Do I feel prepared? No. Do I ever feel prepared? No. Do I back down from a challenge? Well, see my previous two responses.
I registered for the Mohawk Hudson River Marathon back in February. Each marathon has been different than the one before it and after the last one I always swear that I won’t sign up for another. But, I’m a goal setter and this is the terrible (or, awesome!) habit I’ve fallen into. I expect this one to be no different.
When repeatedly asked what my goal was for this race, I struggled to come up with a response. Goals are expressed in finish times, right? And your finish time MUST be better than your previous time for any given distance, correct? As the summer dragged on I found myself focusing less on time and more on other aspects of 26.2 miles. There is so much that goes into the planning and preparation for a marathon. I never once tried to convince myself that I could do better than my 4:15:23 PR from two years ago in Philly although a PR is always nice. I skipped my fair share of runs and performed my obligatory speed work here and there. But, I feel as though I’ve made huge advances this year in how I fuel and how I pace myself and that is my goal – to run the smartest race I have ever run before.

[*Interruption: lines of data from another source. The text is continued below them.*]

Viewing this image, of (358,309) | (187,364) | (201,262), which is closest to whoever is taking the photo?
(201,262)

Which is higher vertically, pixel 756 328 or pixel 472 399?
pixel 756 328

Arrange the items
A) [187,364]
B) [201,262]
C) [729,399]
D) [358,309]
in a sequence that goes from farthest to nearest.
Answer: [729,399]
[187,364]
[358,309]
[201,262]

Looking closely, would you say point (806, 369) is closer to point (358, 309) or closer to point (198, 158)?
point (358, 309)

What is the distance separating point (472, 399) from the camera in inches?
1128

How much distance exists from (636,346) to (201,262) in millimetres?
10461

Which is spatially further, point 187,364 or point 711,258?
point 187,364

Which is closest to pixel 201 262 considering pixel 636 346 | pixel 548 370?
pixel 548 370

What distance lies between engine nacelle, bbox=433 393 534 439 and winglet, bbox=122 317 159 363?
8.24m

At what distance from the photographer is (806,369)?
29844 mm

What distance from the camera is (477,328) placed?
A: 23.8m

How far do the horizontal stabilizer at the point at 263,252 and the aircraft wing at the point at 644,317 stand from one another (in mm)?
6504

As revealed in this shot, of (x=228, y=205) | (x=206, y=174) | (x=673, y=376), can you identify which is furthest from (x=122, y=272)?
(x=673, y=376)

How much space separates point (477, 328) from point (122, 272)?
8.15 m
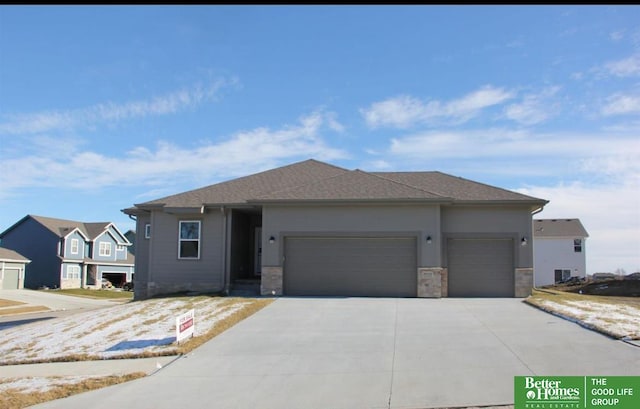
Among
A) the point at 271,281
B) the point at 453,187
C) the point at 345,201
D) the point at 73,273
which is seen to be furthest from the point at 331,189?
the point at 73,273

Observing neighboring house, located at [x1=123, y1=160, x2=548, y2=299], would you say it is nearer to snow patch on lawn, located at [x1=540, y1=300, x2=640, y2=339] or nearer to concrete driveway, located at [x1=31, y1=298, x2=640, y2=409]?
snow patch on lawn, located at [x1=540, y1=300, x2=640, y2=339]

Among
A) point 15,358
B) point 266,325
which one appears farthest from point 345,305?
point 15,358

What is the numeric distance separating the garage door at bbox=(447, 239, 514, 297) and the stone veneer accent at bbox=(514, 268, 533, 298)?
0.19 meters

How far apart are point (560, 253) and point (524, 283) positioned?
32.2 metres

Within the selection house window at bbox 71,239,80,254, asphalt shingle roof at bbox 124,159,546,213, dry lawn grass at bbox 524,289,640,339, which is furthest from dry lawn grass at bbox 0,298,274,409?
house window at bbox 71,239,80,254

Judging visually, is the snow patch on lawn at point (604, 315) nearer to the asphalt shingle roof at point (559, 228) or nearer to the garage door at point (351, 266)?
the garage door at point (351, 266)

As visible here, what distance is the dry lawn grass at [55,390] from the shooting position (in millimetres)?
8336

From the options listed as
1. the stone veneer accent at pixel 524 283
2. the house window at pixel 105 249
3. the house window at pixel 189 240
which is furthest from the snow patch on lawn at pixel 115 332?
the house window at pixel 105 249

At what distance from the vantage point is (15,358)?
11703 millimetres

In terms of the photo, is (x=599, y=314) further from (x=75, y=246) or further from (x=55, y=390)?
(x=75, y=246)

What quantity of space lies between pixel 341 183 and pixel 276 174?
4.26 m

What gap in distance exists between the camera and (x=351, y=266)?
18672mm

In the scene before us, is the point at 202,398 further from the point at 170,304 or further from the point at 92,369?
the point at 170,304

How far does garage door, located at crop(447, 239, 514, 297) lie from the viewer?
18641 millimetres
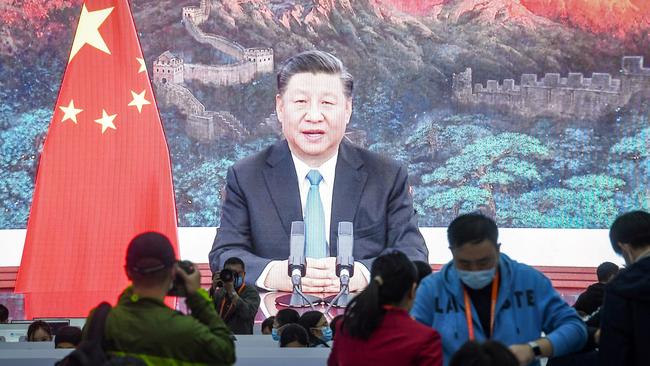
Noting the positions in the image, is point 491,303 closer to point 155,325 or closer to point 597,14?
point 155,325

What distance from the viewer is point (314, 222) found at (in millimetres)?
7820

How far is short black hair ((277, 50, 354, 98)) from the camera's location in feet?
26.5

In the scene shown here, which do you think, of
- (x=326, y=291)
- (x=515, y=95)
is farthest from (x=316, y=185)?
(x=515, y=95)

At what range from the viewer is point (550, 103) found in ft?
28.6

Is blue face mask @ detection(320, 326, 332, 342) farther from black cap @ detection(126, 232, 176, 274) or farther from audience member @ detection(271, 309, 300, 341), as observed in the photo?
black cap @ detection(126, 232, 176, 274)

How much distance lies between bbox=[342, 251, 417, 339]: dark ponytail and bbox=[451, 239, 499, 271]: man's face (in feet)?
0.60

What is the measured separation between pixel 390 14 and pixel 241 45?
1257 millimetres

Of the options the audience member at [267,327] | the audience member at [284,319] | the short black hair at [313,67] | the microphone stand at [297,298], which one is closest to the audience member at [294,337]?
the audience member at [284,319]

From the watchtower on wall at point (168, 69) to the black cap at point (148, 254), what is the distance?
19.8 ft

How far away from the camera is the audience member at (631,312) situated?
310 centimetres

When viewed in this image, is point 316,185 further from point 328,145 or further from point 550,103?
point 550,103

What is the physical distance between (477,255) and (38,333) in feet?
10.2

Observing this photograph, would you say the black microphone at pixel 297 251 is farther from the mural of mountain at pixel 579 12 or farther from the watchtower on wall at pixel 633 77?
the watchtower on wall at pixel 633 77

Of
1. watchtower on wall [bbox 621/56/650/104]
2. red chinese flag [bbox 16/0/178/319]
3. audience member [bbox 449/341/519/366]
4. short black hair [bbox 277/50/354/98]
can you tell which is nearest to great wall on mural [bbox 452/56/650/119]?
watchtower on wall [bbox 621/56/650/104]
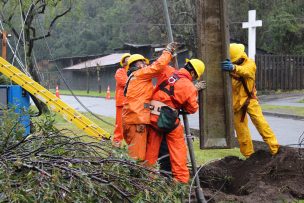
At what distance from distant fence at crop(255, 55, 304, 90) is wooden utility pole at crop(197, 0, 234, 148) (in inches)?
822

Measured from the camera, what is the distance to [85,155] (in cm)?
441

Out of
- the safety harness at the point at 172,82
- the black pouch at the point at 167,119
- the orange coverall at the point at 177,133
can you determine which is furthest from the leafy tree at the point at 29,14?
the black pouch at the point at 167,119

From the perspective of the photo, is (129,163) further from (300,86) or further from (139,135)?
(300,86)

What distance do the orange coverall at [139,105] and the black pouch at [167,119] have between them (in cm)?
22

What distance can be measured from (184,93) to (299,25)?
31443mm

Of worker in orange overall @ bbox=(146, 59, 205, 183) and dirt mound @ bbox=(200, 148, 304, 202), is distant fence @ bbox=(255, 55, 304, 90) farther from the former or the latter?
worker in orange overall @ bbox=(146, 59, 205, 183)

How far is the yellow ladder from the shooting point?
9.40 meters

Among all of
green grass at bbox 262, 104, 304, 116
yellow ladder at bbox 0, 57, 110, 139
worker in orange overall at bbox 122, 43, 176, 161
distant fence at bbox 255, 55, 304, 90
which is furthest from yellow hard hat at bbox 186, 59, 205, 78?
distant fence at bbox 255, 55, 304, 90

After all of these years of running, I never had my fueling under control. Long runs were riddled with near instantaneous GI distress once my foot crossed a finish line or the threshold of my house. I would drink too little, maybe eat too much, and then panic.

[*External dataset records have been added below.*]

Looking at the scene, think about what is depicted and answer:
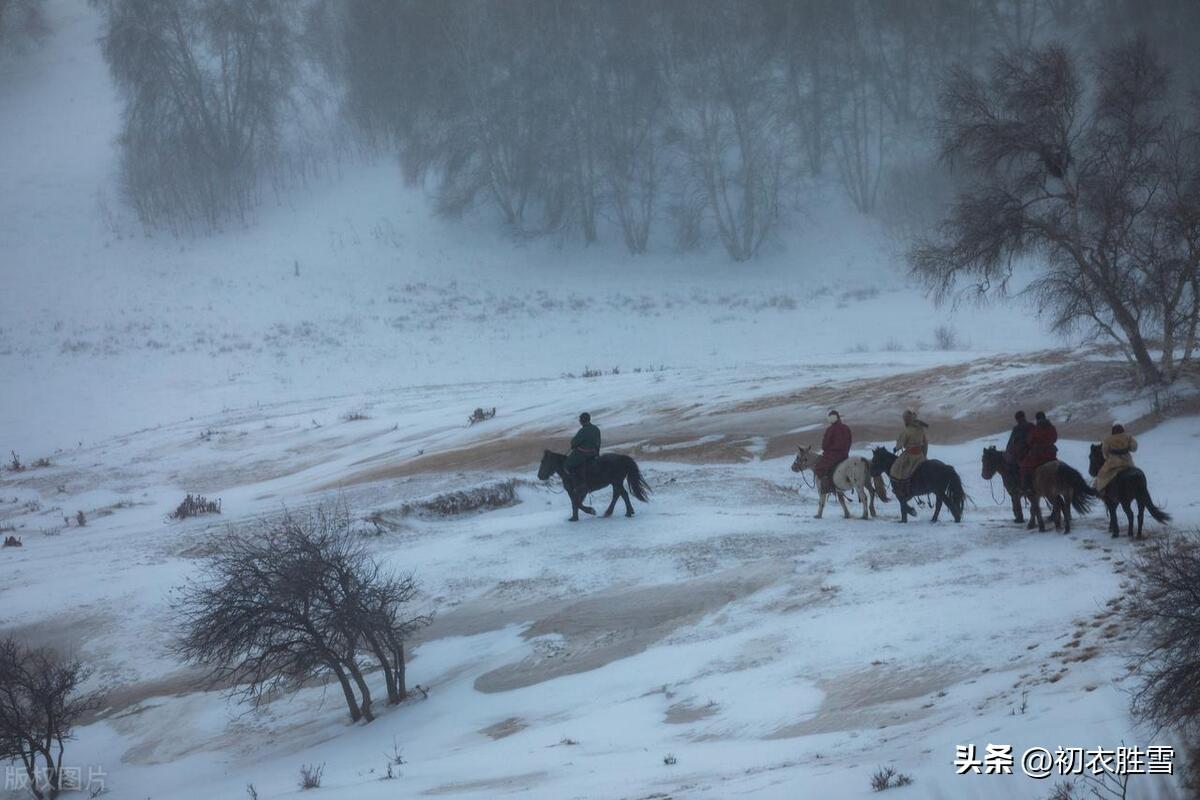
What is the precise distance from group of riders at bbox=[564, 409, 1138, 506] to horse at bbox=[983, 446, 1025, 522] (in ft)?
0.17

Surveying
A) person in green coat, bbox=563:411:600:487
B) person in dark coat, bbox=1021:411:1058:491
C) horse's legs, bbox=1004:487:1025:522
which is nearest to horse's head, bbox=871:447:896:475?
horse's legs, bbox=1004:487:1025:522

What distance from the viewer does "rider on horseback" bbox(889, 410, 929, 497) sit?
15523 millimetres

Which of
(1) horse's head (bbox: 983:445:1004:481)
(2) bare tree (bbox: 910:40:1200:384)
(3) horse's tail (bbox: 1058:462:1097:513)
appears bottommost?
(3) horse's tail (bbox: 1058:462:1097:513)

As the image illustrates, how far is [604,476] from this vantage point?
699 inches

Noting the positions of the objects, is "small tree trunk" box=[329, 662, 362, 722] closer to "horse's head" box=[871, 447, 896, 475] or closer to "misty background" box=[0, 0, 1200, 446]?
"horse's head" box=[871, 447, 896, 475]

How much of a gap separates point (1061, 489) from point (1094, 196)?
1220cm

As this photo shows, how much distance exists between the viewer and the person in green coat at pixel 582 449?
17391mm

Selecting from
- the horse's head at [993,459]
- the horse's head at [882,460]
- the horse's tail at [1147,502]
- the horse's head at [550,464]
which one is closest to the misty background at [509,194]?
the horse's head at [550,464]

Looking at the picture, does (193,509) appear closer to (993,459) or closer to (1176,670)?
(993,459)

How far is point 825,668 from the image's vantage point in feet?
33.2

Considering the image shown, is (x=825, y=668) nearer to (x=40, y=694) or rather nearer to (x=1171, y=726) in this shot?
(x=1171, y=726)

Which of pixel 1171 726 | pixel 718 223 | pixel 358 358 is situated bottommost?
pixel 1171 726

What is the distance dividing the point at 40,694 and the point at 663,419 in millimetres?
17141

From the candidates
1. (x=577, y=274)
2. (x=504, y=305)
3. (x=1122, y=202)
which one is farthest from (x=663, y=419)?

But, after careful assessment, I shifted towards using Generation UCAN and Picky Bars exclusively and have witnessed a 110% improvement in how I feel during a long run and immediately after. This isn’t a product endorsement by any means. This is the winning combination for me that has left me feeling confident that I can effectively manage 26.2 miles. This was the smartest thing I could have ever done as a runner.

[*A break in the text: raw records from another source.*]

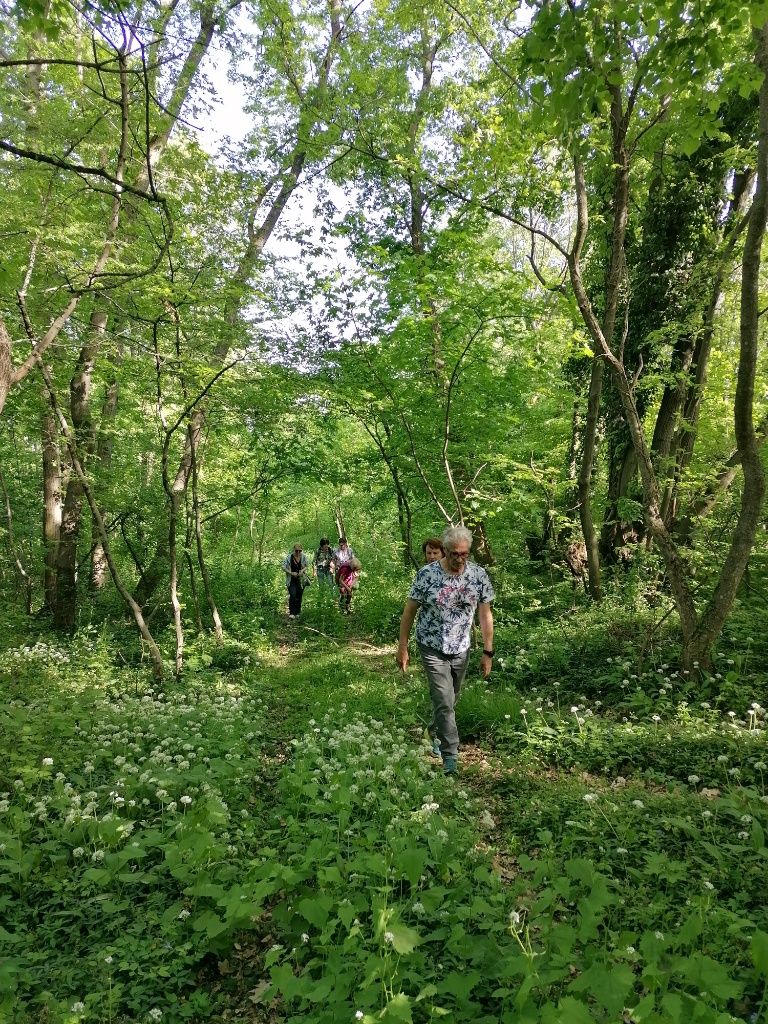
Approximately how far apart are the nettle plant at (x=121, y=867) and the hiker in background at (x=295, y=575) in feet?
23.1

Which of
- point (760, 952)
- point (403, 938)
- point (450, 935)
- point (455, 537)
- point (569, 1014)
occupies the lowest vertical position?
point (450, 935)

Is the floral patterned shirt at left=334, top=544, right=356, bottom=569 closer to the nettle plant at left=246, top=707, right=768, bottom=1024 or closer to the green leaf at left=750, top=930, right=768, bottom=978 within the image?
the nettle plant at left=246, top=707, right=768, bottom=1024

I have also noticed a significant change in how I pace myself. My runs have been more “tempered” per se and I have worked to negative split during training as well as maintain a steady pace while leaving some gas in the tank. There were many times that I would just run to run to see how much I could tax my body. If you’re not running fast, then you’re not really working for it I would often think to myself. Wrong.
Could I be…growing up?
October 12th will be my last marathon in the 30-34AG. I am determined to make it my smartest.
A marathon is a celebration of life. It is the greatest sense of fulfillment and pride I have ever had bottled up inside of me at once. While I don’t think I will ever physically or mentally feel ready, my heart is prepared for yet another 26.2 miles.